Bukchon Hanok Village The otherwise frenetic city of Seoul seems to wrap its arms around this preserved picturesque village located on the city’s north side. The Bukchon walk is a hilly one and offers incomparable views of the city, as well as a glimpse into Seoul before it became the ultramodern metropolis it is today.

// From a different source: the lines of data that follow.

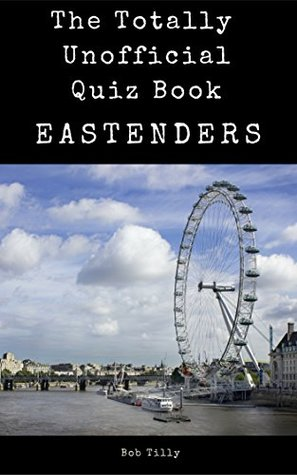 The Totally Unofficial EastEnders Quiz Book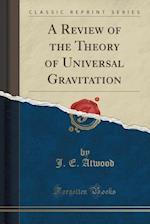 A Review of the Theory of Universal Gravitation (Classic Reprint)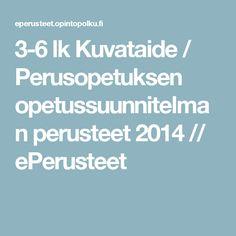 1-2 lk Kuvataide / Perusopetuksen opetussuunnitelman perusteet 2014 // ePerusteet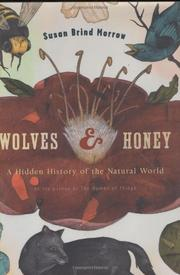 WOLVES AND HONEY by Susan Brind Morrow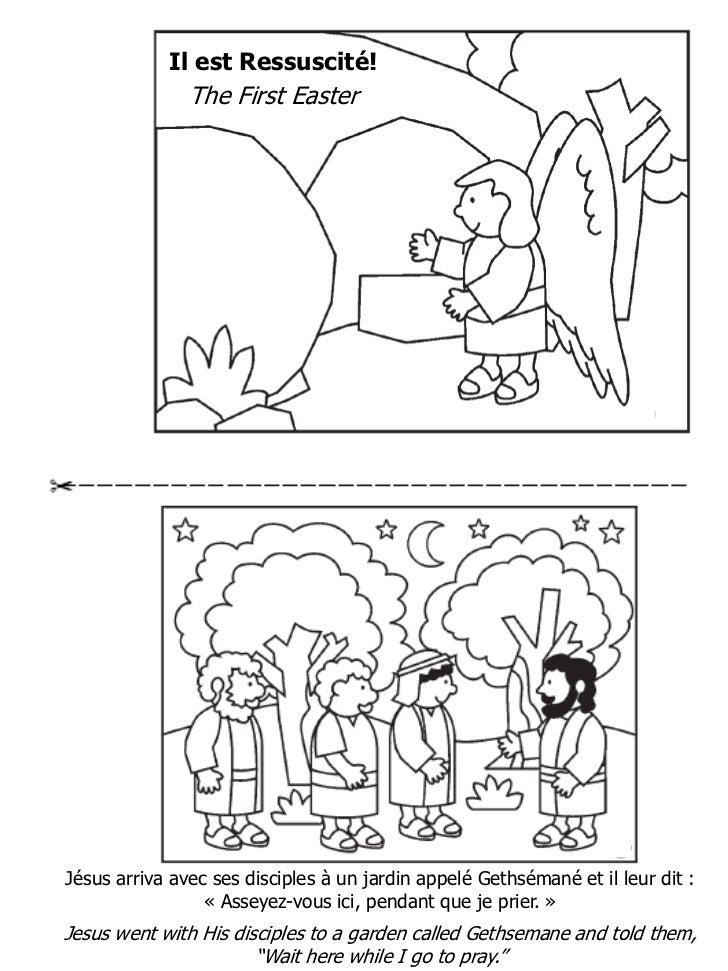 Il est Ressuscité!               The First EasterJésus arriva avec ses disciples à un jardin appelé Gethsémané et il leur ...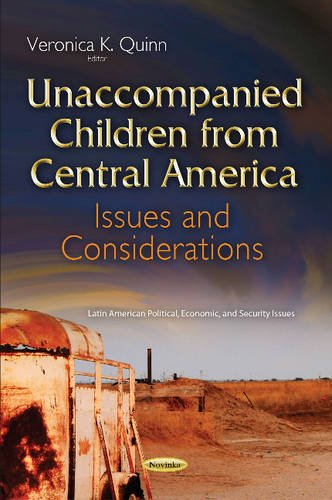 9781634829373: Unaccompanied Children from Central America: Issues and Considerations (Latin American Political Economic and Security Issues)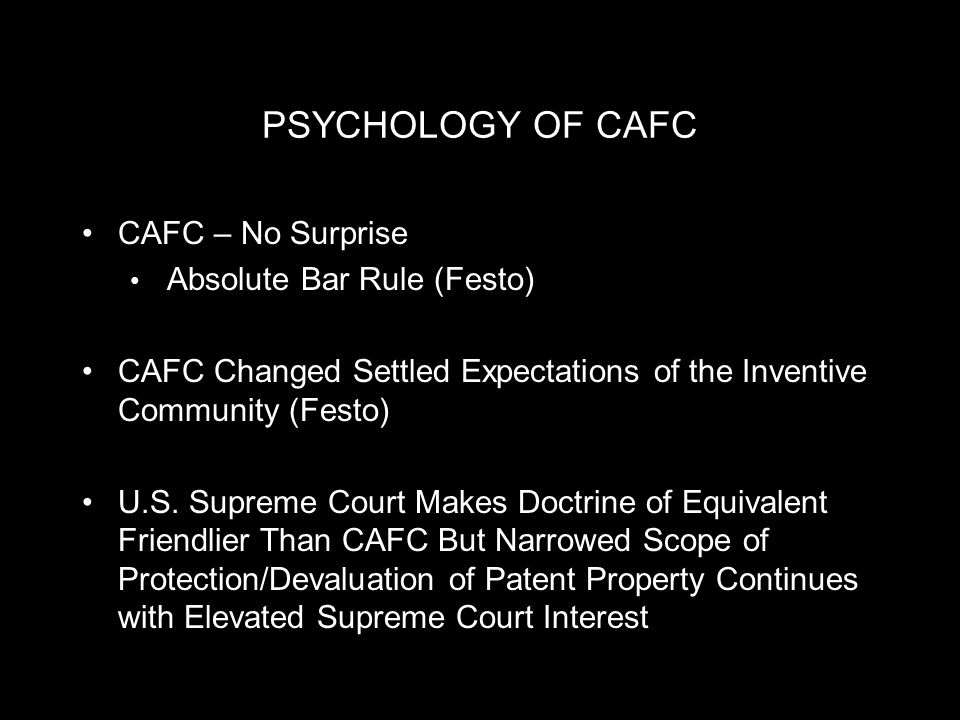 PSYCHOLOGY OF CAFC CAFC – No Surprise Absolute Bar Rule (Festo) CAFC Changed Settled Expectations of the Inventive Community (Festo) U.S.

Hanok refers to the traditional Korean-style architecture. While many of the Hanok homes here still serve as residences, others are now art galleries, studios, cafes, boutiques and teahouses. Traditional painting classes and knot-tying classes are also offered throughout the village. Visitors could spend an hour or a day getting lost in Bukchon’s narrow alleys and meandering stone streets.

 

Nanta Theater has become an explosive part of contemporary Korean culture, and Nanta is king. While originating in Seoul, Nanta has been performed and is acclaimed all over the world. The pot-and-pan banging, veggie-chopping percussive performance is most aptly described as “Iron Chef” meets Stomp. With no shortage of laughter and a high likelihood of getting a little messy, Nanta is an unrivaled, interactive live food and music extravaganza.

 

Changdeokgung Palace Located in the heart of Seoul and a short walk from Bukchon Hanok Village, Changdeokgung Palace, a UNESCO Heritage Site, dates back to 1405. Strategically situated at the base of a mountain on a river’s edge, Changdeokgung is as majestic as it is imposing. Although currently uninhabited, it was home to many of Korea’s kings and ultimately became the nation’s primary palace. Its beautiful pagodas and ponds are set in perfect balance with the garden’s natural surroundings, and can be viewed only with a guide for an extra fee.

 

Insa-Dong With more than 100 galleries and a good smattering of tea shops, cafes and restaurants, Insa-Dong offers an assortment of tea sets, beautiful tapestries, antiques, Buddhist art and even “Gangnam Style” socks featuring none other than Psy. Although more metropolitan in feel than Bukchon, the main arteries of Insa-Dong sufficiently give visitors a sense of product and place. But it is in the alleys where the locals gather and Insa-Dong really comes to life.